Work required ▸
Render every line of the records below as one numbered list, skipping blank lines and leaving the pictures out.

Stored records ▸
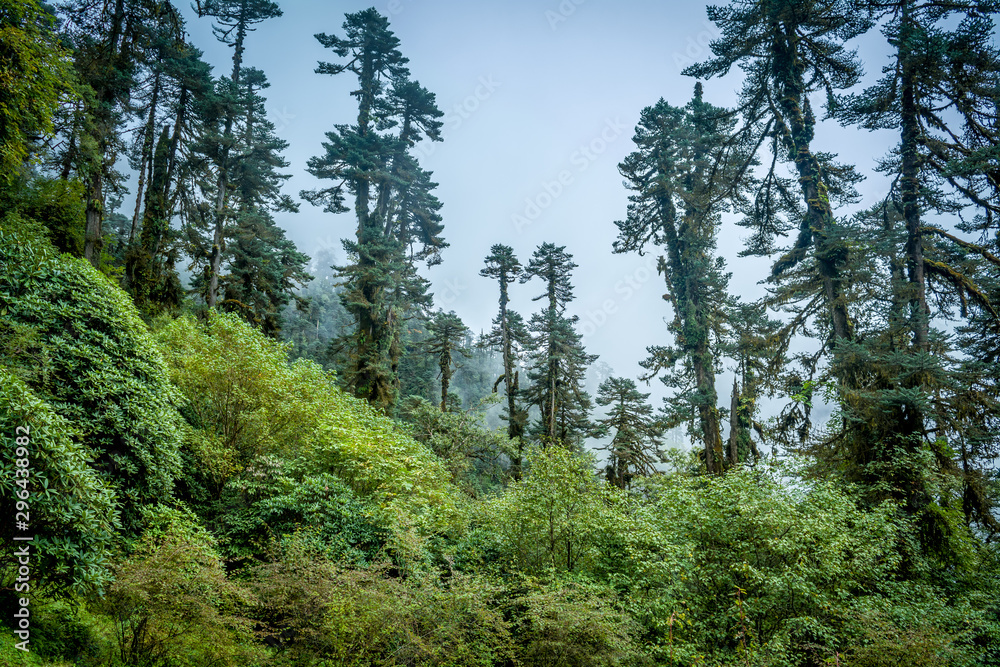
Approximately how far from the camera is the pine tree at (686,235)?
53.7 ft

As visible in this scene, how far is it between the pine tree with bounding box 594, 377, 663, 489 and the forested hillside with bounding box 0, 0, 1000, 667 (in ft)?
0.56

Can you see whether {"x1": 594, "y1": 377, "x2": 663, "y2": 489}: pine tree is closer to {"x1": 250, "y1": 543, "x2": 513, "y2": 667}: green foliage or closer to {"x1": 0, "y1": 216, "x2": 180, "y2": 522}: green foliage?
{"x1": 250, "y1": 543, "x2": 513, "y2": 667}: green foliage

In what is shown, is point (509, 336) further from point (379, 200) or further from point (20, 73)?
point (20, 73)

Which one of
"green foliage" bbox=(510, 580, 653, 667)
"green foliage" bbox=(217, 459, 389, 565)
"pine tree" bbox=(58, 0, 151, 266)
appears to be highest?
"pine tree" bbox=(58, 0, 151, 266)

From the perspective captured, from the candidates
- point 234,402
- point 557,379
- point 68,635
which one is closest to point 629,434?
point 557,379

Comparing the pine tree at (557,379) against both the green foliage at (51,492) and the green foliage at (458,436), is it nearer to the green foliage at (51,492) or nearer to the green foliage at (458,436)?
the green foliage at (458,436)

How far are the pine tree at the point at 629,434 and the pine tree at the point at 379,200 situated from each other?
1018cm

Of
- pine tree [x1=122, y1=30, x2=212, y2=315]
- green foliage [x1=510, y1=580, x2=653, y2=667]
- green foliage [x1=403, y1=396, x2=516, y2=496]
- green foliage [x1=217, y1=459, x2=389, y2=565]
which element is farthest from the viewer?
green foliage [x1=403, y1=396, x2=516, y2=496]

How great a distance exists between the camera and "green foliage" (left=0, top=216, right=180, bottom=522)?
17.1ft

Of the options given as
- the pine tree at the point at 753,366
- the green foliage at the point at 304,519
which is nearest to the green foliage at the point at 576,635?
the green foliage at the point at 304,519

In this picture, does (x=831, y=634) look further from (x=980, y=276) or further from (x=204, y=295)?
(x=204, y=295)

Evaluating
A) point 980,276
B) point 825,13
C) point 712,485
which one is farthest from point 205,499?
point 825,13

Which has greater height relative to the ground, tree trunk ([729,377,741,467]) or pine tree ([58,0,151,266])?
pine tree ([58,0,151,266])

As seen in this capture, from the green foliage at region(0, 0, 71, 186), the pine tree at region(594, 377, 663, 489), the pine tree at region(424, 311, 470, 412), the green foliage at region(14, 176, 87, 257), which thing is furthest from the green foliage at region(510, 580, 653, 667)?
the pine tree at region(424, 311, 470, 412)
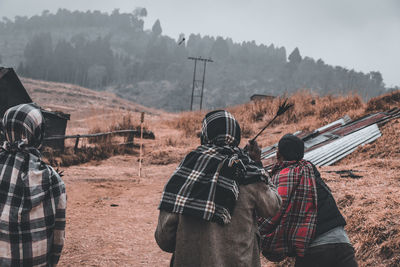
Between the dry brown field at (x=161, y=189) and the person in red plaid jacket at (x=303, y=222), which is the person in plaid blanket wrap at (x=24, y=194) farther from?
the dry brown field at (x=161, y=189)

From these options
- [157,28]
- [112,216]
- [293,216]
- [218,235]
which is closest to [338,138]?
[112,216]

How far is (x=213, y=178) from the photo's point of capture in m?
1.64

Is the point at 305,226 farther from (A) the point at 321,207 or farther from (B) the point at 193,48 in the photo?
(B) the point at 193,48

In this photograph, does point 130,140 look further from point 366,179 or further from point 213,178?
point 213,178

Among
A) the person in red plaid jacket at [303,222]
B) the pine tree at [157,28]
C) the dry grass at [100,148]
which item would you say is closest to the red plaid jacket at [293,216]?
the person in red plaid jacket at [303,222]

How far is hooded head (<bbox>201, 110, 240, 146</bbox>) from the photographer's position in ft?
5.78

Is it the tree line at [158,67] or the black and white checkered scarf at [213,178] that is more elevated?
the tree line at [158,67]

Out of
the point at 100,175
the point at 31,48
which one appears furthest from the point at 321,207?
the point at 31,48

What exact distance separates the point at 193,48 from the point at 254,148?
157 meters

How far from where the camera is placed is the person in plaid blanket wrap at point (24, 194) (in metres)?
1.98

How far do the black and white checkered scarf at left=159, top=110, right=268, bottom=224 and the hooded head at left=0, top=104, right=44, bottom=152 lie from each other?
100 cm

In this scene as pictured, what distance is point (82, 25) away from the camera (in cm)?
16475

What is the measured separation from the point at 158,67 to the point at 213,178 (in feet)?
392

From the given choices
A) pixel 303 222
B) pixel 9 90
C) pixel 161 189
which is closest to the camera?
pixel 303 222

Correct result ▸
1. Approximately how far from the camera is the pine tree at (686,235)?
2. 53.7 ft
3. As visible in this scene, how far is it between the pine tree with bounding box 594, 377, 663, 489 and the forested hillside with bounding box 0, 0, 1000, 667 (in ft)?
4. 0.56
5. Can you see whether {"x1": 594, "y1": 377, "x2": 663, "y2": 489}: pine tree is closer to {"x1": 250, "y1": 543, "x2": 513, "y2": 667}: green foliage or closer to {"x1": 0, "y1": 216, "x2": 180, "y2": 522}: green foliage?
6. {"x1": 250, "y1": 543, "x2": 513, "y2": 667}: green foliage
7. In what is shown, is point (509, 336) further from point (379, 200) or further from point (20, 73)?
8. point (20, 73)
9. Which one of
10. "green foliage" bbox=(510, 580, 653, 667)
11. "green foliage" bbox=(217, 459, 389, 565)
12. "pine tree" bbox=(58, 0, 151, 266)
13. appears to be highest?
14. "pine tree" bbox=(58, 0, 151, 266)
15. From the perspective captured, from the candidates
16. - point 234,402
17. - point 557,379
18. - point 68,635
19. which one is closest to point 629,434?
20. point 557,379
21. Comparing the pine tree at (557,379) against both the green foliage at (51,492) and the green foliage at (458,436), is it nearer to the green foliage at (51,492) or nearer to the green foliage at (458,436)?
22. the green foliage at (458,436)
23. How far are the pine tree at the point at 629,434 and the pine tree at the point at 379,200 situated from each other?
24. 1018cm
25. Of
26. - pine tree [x1=122, y1=30, x2=212, y2=315]
27. - green foliage [x1=510, y1=580, x2=653, y2=667]
28. - green foliage [x1=403, y1=396, x2=516, y2=496]
29. - green foliage [x1=217, y1=459, x2=389, y2=565]
30. which element is farthest from the viewer?
31. green foliage [x1=403, y1=396, x2=516, y2=496]
32. How great a distance exists between the camera and "green foliage" (left=0, top=216, right=180, bottom=522)?
33. 17.1ft
34. Of the options given as
35. - the pine tree at the point at 753,366
36. - the green foliage at the point at 304,519
37. which is nearest to the green foliage at the point at 576,635?
38. the green foliage at the point at 304,519
39. In this picture, does (x=831, y=634) look further from (x=980, y=276) or further from (x=204, y=295)?
40. (x=204, y=295)
41. Evaluating
42. A) point 980,276
43. B) point 825,13
44. C) point 712,485
45. which one is farthest from point 205,499?
46. point 825,13
47. Which has greater height relative to the ground, tree trunk ([729,377,741,467]) or pine tree ([58,0,151,266])?
48. pine tree ([58,0,151,266])
49. As seen in this capture, from the green foliage at region(0, 0, 71, 186), the pine tree at region(594, 377, 663, 489), the pine tree at region(424, 311, 470, 412), the green foliage at region(14, 176, 87, 257), which thing is furthest from the green foliage at region(510, 580, 653, 667)?
50. the pine tree at region(424, 311, 470, 412)
51. Between the dry brown field at (x=161, y=189) and the person in red plaid jacket at (x=303, y=222), which is the person in plaid blanket wrap at (x=24, y=194) farther from?
52. the dry brown field at (x=161, y=189)
53. From these options
54. - [157,28]
55. - [112,216]
56. - [293,216]
57. - [218,235]
58. which is closest to [338,138]?
59. [112,216]
60. How far is (x=213, y=178) from the photo's point of capture in m?
61. 1.64
62. Is the point at 305,226 farther from (A) the point at 321,207 or farther from (B) the point at 193,48 in the photo?
63. (B) the point at 193,48
64. In this photograph, does point 130,140 look further from point 366,179 or further from point 213,178?
65. point 213,178
66. Among
67. A) the person in red plaid jacket at [303,222]
68. B) the pine tree at [157,28]
69. C) the dry grass at [100,148]
70. which item would you say is closest to the red plaid jacket at [293,216]?
71. the person in red plaid jacket at [303,222]
72. How far is hooded head (<bbox>201, 110, 240, 146</bbox>) from the photographer's position in ft?
73. 5.78
74. Is it the tree line at [158,67] or the black and white checkered scarf at [213,178] that is more elevated?
75. the tree line at [158,67]
76. Out of
77. the point at 100,175
78. the point at 31,48
79. which one appears furthest from the point at 321,207?
80. the point at 31,48
81. What exact distance separates the point at 193,48 from the point at 254,148?
82. 157 meters
83. How far from where the camera is placed is the person in plaid blanket wrap at point (24, 194) (in metres)?
84. 1.98
85. How far do the black and white checkered scarf at left=159, top=110, right=268, bottom=224 and the hooded head at left=0, top=104, right=44, bottom=152 lie from each other?
86. 100 cm
87. In this scene as pictured, what distance is point (82, 25) away from the camera (in cm)?
88. 16475
89. What is the measured separation from the point at 158,67 to the point at 213,178 (in feet)?
90. 392
91. From the given choices
92. A) pixel 303 222
93. B) pixel 9 90
94. C) pixel 161 189
95. which is closest to the camera?
96. pixel 303 222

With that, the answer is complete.